Сёдзо перестал говорить о Маньчжурии. Всерьез он никогда о ней и не думал, а главное, ему не хотелось тревожить Марико, которую он с каждым днем любил все больше, О мобилизации он старался теперь не говорить. Он как будто боялся разбудить безмятежно спящую жену, оттягивал этот момент, желая дать ей еще немного спокойно подремать. Он старался, чтобы открытки, которые присылал полевой почтой Ито Синго, уже отправленный в Китай, не попадались ей на глаза. Открытки Синго и его дневник хранились на втором этаже, в кабинете Сёдзо, в самом углу книжного шкафчика, оставшегося у Сёдзо еще от тех времен, когда он жил на Табата.

Был душный теплый вечер бабьего лета. Марико уже спала, а Сёдзо еще не ложился. Последнее время на его письменном столе чаще всего лежало собрание писем Ксавье и несколько тетрадей выписок, которые он сделал из старинных документов, занимаясь составлением истории рода Ато. Фигура патера Ксавье, наиболее выдающаяся в истории распространения христианства в Японии, привлекала внимание Сёдзо, вызывая у него и интерес и сомнения. Была ли постоянная смена мест миссионерской деятельности Ксавье, начиная от островов южных морей и далее — в Японии и Китае, неизбежной и вызывалась ли она, как утверждали его почитатели, только преданностью священника божьему делу? Во всяком случае его поступки, когда он в разгар своей миссионерской работы покинул Ямагути, нуждались в исследовании. Пусть это было вызвано желанием поспешить в Китай, где в распространении христианства, с его точки зрения, было больше необходимости, чем в Японии, но вместе с тем нельзя было отрицать, что в том исступленном рвении, с каким он осуществлял свою миссию, была примесь авантюризма, присущего испанским конквистадорам. Встречаясь с Уэмурой, который и сейчас был его единственным собеседником по этим вопросам, Сёдзо делился с ним своими мыслями. Как настойчиво и умело при переезде в Китай Ксавье уговаривал корабельщика, не желавшего предоставить ему свое судно, как старался убедить, что это принесет ему большие прибыли! Тут прежде всего проявилась ловкость политика, которая в последующие годы стала основой деятельности иезуитов, и это вызывало у Сёдзо неприятное чувство. Однако развернувшиеся затем события, жестокие удары судьбы, обрушившиеся на Ксавье,— этого отважного авантюриста, который действовал не столько во славу божию, сколько ради земных, практических целей,— и его трагический конец вызывали сочувственный отклик в душе Сёдзо. Пусть у них были совершенно разные мировоззрения и разные жизненные пути, но у Сёдзо, до сих пор еще не забывшего позор своего отступничества, твердость и неустрашимость Франциска Ксавье невольно вызывали глубокое уважение.

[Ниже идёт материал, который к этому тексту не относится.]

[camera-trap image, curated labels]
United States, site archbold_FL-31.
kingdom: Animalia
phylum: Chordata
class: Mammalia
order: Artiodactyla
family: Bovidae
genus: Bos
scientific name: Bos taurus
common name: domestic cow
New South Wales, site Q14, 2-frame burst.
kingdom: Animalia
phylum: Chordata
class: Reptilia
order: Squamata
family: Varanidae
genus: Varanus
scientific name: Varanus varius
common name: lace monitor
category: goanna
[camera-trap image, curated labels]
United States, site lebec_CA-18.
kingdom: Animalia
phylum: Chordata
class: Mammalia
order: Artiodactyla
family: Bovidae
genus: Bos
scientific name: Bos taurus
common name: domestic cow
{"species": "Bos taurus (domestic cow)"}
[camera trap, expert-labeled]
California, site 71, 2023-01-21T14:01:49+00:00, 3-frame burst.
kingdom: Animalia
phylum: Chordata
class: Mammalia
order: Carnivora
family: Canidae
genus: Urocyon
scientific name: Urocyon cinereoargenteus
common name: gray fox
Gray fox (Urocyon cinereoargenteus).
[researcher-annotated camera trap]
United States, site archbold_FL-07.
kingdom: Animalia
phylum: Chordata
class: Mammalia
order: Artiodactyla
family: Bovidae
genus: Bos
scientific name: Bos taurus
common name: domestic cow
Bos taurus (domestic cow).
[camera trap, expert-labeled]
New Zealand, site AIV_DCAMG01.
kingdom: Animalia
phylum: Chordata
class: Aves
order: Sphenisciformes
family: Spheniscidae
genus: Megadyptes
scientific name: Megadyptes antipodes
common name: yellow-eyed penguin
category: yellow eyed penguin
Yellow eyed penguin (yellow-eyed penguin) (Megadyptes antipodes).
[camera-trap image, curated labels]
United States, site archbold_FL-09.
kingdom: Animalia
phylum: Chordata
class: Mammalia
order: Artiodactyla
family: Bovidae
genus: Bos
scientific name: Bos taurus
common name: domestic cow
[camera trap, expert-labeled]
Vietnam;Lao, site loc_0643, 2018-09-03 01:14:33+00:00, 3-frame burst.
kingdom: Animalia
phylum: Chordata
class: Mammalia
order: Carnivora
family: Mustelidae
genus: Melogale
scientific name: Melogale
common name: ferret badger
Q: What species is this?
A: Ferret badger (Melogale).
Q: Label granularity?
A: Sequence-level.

При работе над старинными документами возникает такое ощущение, будто имеешь дело с завещанием. Сёдзо, который был исключен со второго курса университета, а свое исследование по истории проникновения христианства в Японию не закончил, сейчас упорно работал. Крестьянский бунт 1811 года, следы которого еще хранили карнизы и стойки, поддерживавшие потолок гостиной в доме дяди, охватил не только городок Юки; такие же восстания вспыхнули и во владениях нескольких соседних феодалов. Сёдзо еще раз проверил данные о непосильных налогах, введенных казначеем клана Одзаки Таномо, которые и послужили непосредственной причиной бунта в этих местах; он постепенно расширил свое исследование и распространил выводы его на другие феодальные кланы; он пытался воссоздать картину социальных отношений того времени в южной части провинции Бунго. Поэтому он и засиживался за письменным столом до позднего часа. Хватит ли времени, успею ли дописать? Иной раз такая мысль внезапно пронзала мозг в то время, когда он закуривал сигарету, задумчиво глядя на голубой абажур настольной лампы, и тогда его охватывало чувство раздражения и стыда, как будто он дал кому-то согласие на встречу, заведомо зная, что не сможет быть в назначенное время. И он откладывал перо. Ему начинало казаться, что кто-то стучит в ворота. Известие о смерти отца он получил, когда жил и учился в Токио, тоже в поздний ночной час, когда сидел за письменным столом. Дзинь, дзинь! Комната Сёдзо была на втором этаже, как раз над входной дверью (так же, как и сейчас), и звонок он услышал тогда даже раньше привратника. Здесь у него в доме звонка не было. Кроме того, он знал, что повестка о мобилизации — это не телеграмма, которую могут принести среди ночи, да и прислана она будет по старому адресу — в дом отца; но, как ни странно, в такие мгновения в ушах его вдруг раздавался звонок, как в ту ночь, накануне вступительного экзамена в университет. И он напрягал слух — может быть, и в самом деле кто-то пришел; тогда звонили, а сейчас стучат в ворота.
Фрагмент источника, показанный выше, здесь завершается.